----- GIVEN RECORDS

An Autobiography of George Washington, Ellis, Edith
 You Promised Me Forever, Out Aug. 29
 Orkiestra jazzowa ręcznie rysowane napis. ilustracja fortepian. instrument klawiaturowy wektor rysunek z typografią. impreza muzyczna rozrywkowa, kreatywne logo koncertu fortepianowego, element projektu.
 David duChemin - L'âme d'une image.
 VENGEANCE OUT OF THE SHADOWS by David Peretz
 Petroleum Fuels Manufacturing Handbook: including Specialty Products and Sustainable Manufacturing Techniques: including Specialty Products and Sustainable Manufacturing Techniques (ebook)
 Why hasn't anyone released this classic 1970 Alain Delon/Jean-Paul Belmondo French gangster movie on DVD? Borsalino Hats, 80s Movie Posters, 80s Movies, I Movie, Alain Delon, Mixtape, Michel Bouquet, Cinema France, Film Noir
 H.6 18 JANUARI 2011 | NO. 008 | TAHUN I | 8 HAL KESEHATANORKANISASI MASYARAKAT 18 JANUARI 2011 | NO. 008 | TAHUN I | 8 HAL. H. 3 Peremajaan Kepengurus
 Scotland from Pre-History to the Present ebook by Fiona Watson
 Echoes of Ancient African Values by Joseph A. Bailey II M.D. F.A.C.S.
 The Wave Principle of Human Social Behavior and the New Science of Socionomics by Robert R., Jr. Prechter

----------

WHAT TO PRODUCE:
The required answer is every line of the data, duplicated exactly.

YOUR RESPONSE:
An Autobiography of George Washington, Ellis, Edith
 You Promised Me Forever, Out Aug. 29
 Orkiestra jazzowa ręcznie rysowane napis. ilustracja fortepian. instrument klawiaturowy wektor rysunek z typografią. impreza muzyczna rozrywkowa, kreatywne logo koncertu fortepianowego, element projektu.
 David duChemin - L'âme d'une image.
 VENGEANCE OUT OF THE SHADOWS by David Peretz
 Petroleum Fuels Manufacturing Handbook: including Specialty Products and Sustainable Manufacturing Techniques: including Specialty Products and Sustainable Manufacturing Techniques (ebook)
 Why hasn't anyone released this classic 1970 Alain Delon/Jean-Paul Belmondo French gangster movie on DVD? Borsalino Hats, 80s Movie Posters, 80s Movies, I Movie, Alain Delon, Mixtape, Michel Bouquet, Cinema France, Film Noir
 H.6 18 JANUARI 2011 | NO. 008 | TAHUN I | 8 HAL KESEHATANORKANISASI MASYARAKAT 18 JANUARI 2011 | NO. 008 | TAHUN I | 8 HAL. H. 3 Peremajaan Kepengurus
 Scotland from Pre-History to the Present ebook by Fiona Watson
 Echoes of Ancient African Values by Joseph A. Bailey II M.D. F.A.C.S.
 The Wave Principle of Human Social Behavior and the New Science of Socionomics by Robert R., Jr. Prechter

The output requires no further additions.